YOUR INSTRUCTIONS:
Convert the material into a JSON list of strings, one string per line and no blank lines, starting at the line containing "From the camera's position, how" and running through the final line.

TASK INPUT:
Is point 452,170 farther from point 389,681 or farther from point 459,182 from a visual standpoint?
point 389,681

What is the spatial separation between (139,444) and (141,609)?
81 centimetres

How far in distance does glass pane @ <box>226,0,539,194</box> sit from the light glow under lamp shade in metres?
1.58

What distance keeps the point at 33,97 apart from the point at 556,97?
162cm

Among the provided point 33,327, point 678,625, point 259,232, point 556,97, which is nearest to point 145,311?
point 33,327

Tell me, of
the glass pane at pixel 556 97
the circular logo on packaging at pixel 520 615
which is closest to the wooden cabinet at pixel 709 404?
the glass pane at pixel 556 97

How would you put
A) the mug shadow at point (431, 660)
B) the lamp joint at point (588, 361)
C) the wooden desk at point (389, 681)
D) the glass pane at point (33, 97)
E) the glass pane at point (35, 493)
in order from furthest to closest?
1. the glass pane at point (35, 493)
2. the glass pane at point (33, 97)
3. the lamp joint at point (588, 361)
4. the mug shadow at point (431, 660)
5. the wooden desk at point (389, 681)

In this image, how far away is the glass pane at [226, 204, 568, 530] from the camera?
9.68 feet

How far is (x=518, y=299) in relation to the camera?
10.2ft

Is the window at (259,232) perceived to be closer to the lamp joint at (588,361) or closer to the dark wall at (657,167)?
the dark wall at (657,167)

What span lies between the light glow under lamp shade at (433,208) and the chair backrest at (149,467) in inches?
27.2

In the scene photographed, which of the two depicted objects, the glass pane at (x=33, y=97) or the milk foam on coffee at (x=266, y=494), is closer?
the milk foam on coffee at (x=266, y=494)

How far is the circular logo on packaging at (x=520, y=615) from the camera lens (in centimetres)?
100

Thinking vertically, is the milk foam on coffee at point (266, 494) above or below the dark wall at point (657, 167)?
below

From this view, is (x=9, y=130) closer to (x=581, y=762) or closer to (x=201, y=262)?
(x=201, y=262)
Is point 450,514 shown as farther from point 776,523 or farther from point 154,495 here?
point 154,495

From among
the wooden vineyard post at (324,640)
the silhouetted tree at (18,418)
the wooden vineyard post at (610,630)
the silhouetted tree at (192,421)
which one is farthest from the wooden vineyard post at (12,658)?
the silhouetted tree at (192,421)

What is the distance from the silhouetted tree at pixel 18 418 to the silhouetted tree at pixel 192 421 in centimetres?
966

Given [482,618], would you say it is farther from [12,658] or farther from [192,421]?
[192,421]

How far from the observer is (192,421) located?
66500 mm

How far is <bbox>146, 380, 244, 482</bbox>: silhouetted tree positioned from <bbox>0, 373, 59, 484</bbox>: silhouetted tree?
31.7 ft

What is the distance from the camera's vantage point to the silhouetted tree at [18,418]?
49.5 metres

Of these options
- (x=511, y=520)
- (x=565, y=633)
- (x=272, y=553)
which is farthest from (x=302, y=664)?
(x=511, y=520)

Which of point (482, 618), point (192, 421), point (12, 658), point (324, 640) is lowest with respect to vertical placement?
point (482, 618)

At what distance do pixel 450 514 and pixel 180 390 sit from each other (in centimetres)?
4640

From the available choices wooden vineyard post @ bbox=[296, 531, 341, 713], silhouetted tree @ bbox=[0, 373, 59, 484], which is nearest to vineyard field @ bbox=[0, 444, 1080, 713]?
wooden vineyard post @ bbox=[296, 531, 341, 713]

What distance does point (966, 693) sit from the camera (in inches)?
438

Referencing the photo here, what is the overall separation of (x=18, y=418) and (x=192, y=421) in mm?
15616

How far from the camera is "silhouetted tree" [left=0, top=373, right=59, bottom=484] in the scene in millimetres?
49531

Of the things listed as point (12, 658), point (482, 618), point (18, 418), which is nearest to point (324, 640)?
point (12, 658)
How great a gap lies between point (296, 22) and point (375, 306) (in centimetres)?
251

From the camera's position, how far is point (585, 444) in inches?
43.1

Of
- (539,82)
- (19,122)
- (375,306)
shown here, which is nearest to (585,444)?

TASK OUTPUT:
[
  "From the camera's position, how far is point (585, 444) in inches?",
  "43.1",
  "Of",
  "- (539,82)",
  "- (19,122)",
  "- (375,306)",
  "shown here, which is nearest to (585,444)?"
]